I’ve lived most of my life in the shadow of the Congress Club. Not a figurative shadow mind you, rather a literal one. The lakefront home where I enjoyed my spoiled (in terms of lakefront lifestyle, not material possessions) youth is a mere three lots north of the Congress Club. The Club consists of 10 homes that share a 7 acre parcel of land, with over 300′ of lake frontage on Geneva. The location, tucked just to the North of Conference Point, lends itself to calm waters as the canopy of trees on the point shield most of the prevailing southwest summer winds. The association is bucolic times ten, with white clapboard (unfortunately many have been resided with aluminum or even, gasp, choke… vinyl), set off with green roofs and rather simple two story cottage designs. The homes are far from elaborate, though many of the original ones do have some fine interior features that generate plenty of compliments for their owners.
The Congress Club is a leasehold ownership situation, so like the Harvard Club and Belvidere Park, you don’t actually get a deed to the property. In this co-op style ownership there is also no financing allowed, unless you’re able to secure some form of chattel mortgage that would rely solely on a personal guarantee and not on the collateralization of the real estate. That said, I’m not an attorney, so if you’re checking into the Congress Club, be sure to get some solid legal advice to make sure you’re comfortable with the requirements and relative limitations.
Restrictions aside, the Congress Club oozes charm. Aside from the Chicago Club- a model of the Congress Club on steroids- there is nothing else like it on the lake. Inventory is always low, but unlike Belvidere Park and the Harvard Club, properties do seem to turn with some regularity. If a Congress Club cottage is available on the open market once every 10 years, that’s still far more common that seeing a Harvard Club listing during the same span. I remember showing property in the Congress Club soon after I started selling real estate in 1996. The lakefront cottage on the southern end was for sale, with a list price of $599,500. It ultimately sold in 1998 for $550k. Soon after, a cottage further towards the middle of the development, but still on the south side, sold for $310k. Today that cottage has been torn down and rebuilt and is currently on the market at $1.775MM. The cottage up front that sold for $550k is pending a sale that is supposed to happen this week, and while I don’t yet know the price of the sale, the owner was asking $1.6MM for it (ads that you undoubtedly saw in Crain’s).

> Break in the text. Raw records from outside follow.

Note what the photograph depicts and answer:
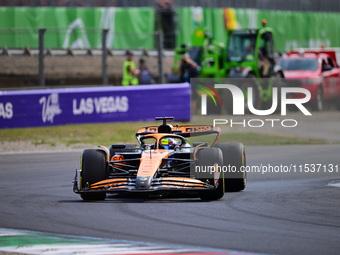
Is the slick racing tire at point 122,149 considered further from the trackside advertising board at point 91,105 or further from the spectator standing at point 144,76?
the spectator standing at point 144,76

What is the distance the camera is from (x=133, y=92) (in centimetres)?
2144

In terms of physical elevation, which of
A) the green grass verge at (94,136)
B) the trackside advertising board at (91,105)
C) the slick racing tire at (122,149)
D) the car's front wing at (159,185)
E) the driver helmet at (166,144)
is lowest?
the green grass verge at (94,136)

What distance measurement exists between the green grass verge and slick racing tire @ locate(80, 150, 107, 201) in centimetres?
864

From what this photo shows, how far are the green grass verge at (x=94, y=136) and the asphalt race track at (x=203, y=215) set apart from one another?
577 centimetres

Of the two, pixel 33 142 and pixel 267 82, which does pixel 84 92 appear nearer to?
pixel 33 142

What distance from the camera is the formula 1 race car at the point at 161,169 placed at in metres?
10.3

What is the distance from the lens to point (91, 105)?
20797 mm

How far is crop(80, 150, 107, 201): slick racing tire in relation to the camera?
35.1 ft

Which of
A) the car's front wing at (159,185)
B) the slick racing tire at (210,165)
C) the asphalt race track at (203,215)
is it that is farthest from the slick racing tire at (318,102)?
the car's front wing at (159,185)

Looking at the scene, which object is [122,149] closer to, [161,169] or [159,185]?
[161,169]

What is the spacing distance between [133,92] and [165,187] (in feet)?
37.2

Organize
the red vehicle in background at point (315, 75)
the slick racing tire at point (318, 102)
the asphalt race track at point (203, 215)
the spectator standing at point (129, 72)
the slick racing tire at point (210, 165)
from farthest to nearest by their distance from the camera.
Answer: the red vehicle in background at point (315, 75) → the slick racing tire at point (318, 102) → the spectator standing at point (129, 72) → the slick racing tire at point (210, 165) → the asphalt race track at point (203, 215)

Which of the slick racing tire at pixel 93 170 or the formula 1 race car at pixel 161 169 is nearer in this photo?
the formula 1 race car at pixel 161 169

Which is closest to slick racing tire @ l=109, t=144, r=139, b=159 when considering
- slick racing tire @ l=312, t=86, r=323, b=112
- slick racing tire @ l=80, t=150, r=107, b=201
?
slick racing tire @ l=80, t=150, r=107, b=201
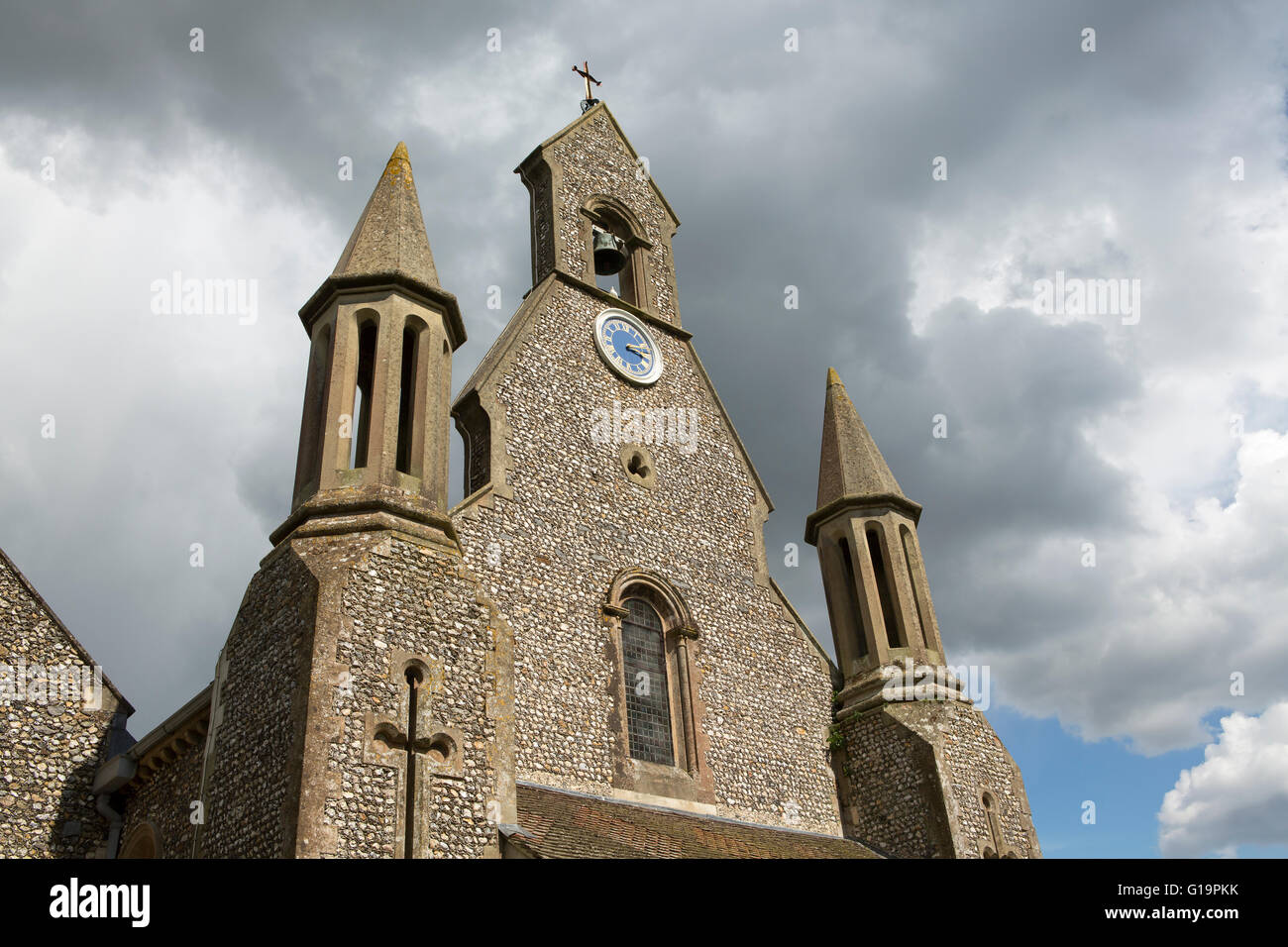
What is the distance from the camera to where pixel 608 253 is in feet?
72.1

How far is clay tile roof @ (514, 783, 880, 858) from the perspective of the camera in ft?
35.2

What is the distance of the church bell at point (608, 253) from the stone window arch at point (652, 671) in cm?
875

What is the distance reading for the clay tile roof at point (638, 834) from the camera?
1072 centimetres

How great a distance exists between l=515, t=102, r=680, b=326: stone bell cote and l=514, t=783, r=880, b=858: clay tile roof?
10.9 meters

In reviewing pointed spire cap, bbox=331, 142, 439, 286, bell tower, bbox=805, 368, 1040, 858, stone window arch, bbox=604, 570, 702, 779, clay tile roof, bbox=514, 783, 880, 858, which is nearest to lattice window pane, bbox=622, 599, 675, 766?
stone window arch, bbox=604, 570, 702, 779

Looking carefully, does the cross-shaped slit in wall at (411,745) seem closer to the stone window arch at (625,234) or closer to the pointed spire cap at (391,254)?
the pointed spire cap at (391,254)

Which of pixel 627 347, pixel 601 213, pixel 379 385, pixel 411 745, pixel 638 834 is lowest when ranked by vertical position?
pixel 638 834

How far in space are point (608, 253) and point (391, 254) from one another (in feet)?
29.6

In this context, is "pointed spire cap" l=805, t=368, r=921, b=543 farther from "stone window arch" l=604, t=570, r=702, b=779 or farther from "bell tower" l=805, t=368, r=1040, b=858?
"stone window arch" l=604, t=570, r=702, b=779

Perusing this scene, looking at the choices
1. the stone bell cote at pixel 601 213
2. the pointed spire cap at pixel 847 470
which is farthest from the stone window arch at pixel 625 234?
the pointed spire cap at pixel 847 470

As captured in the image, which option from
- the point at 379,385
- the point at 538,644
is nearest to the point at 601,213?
the point at 379,385

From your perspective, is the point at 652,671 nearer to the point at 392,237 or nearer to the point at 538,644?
the point at 538,644

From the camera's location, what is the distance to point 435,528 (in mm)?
11930
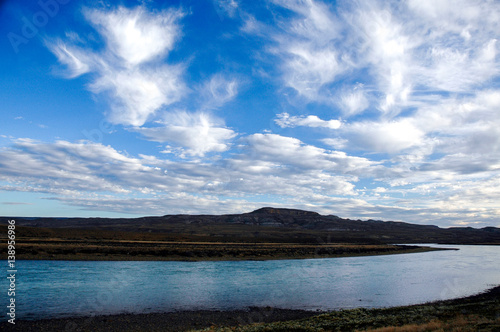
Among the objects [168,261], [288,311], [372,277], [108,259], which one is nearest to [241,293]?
[288,311]

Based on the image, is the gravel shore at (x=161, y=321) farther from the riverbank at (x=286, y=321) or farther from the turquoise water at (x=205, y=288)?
the turquoise water at (x=205, y=288)

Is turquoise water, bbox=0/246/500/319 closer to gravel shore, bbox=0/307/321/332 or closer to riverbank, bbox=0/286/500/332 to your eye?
gravel shore, bbox=0/307/321/332

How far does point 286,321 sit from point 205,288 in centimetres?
1259

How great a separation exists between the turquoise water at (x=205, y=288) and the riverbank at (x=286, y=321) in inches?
75.2

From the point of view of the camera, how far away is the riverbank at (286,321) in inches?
639

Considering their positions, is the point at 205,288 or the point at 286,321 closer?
the point at 286,321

Now that I’ve sufficiently stroked the Congress Club, it’s time to play devil’s advocate. The Congress Club is charming and wonderful and leafy and pretty, but at the current prices, it makes very little sense unless you’re so enamored with the easy charm of an 1800’s lakefront club that you’re helpless against its advances. There are currently two cottages available, one at $1.775MM (essentially brand new), and the other at $1.3MM. For my money, I’m only interested in the one listed at $1.3MM. The other one is too new, and not of a caliber or location that I’d want to spend anywhere near $1.775MM to own. Even the other property at $1.3MM, in spite of the soon to be consumated sale of the “on-water” cottage, seems heavy to me. As with most of my pricing theory as it affects lake access properties on Geneva, it all comes back to what the entry level lakefront market is doing.

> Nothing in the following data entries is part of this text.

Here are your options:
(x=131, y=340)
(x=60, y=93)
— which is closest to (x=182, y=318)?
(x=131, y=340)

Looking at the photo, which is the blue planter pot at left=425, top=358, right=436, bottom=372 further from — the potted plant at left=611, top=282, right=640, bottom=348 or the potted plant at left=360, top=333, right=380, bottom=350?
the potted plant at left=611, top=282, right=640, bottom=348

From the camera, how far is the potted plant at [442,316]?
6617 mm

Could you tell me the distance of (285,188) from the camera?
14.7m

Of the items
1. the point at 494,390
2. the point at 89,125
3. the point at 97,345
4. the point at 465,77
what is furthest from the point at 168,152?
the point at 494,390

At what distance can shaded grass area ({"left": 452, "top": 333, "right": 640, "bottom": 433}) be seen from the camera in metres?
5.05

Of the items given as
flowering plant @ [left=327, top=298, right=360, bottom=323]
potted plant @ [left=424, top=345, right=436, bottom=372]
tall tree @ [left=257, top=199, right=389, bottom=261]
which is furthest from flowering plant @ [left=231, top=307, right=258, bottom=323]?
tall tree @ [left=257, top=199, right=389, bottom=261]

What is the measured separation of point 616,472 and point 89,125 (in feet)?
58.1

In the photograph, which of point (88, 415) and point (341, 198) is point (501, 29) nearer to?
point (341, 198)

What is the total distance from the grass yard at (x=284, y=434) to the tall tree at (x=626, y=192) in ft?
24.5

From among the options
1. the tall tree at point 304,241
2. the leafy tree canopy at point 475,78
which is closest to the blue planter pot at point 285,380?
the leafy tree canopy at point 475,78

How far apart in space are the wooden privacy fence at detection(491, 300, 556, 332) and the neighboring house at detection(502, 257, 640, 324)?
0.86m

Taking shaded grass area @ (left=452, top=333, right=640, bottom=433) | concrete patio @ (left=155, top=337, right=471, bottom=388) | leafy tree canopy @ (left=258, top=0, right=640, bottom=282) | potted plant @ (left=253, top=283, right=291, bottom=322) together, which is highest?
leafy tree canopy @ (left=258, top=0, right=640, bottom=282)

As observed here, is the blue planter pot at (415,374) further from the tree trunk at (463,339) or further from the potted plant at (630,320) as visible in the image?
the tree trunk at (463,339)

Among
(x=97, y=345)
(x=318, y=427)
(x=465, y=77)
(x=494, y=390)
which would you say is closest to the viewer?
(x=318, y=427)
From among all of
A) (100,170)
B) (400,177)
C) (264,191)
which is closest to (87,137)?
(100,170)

No matter how lakefront like the Congress Club seems, it’s not lakefront. If given the chance to own private frontage with your own pier and your own lawn and the ability to park your car right next to your house (Congress Club has a parking lot), 97 out of 100 people would choose the private frontage. It’s freeing, plus you can mortgage the property should you choose, and no one else is sunbathing on your private pier. I respect the Congress Club immensely, but I can’t say that unless prices come down to the very low $1MM’s that I’m a fan of it. I base that off of the existence of deals on the lake involving private lakefront homes right now that can possibly be bought in the $1.25MM to $1.35MM range. If that outlay buys me private frontage, why would I spend the same to be part of a club with shared frontage?
Listen, I love the Congress Club. I love walking by it and I loved steering my remote control cars in its parking lot when I was a kid. It’s everything that a classic lakefront association should be, and more than I could personally ever dream of owning. That said, the prices have to come in line with the market. If there are buyers paying the higher asking prices that are present today, there’s at least a very good chance that it won’t be one of the buyers that trusts me for advice.
I am interested in buying the back half of the undeveloped property of congress club to,preserve the woods there. How might I go about purchasing it and how much would the undeveloped, with no road access be worth per acre?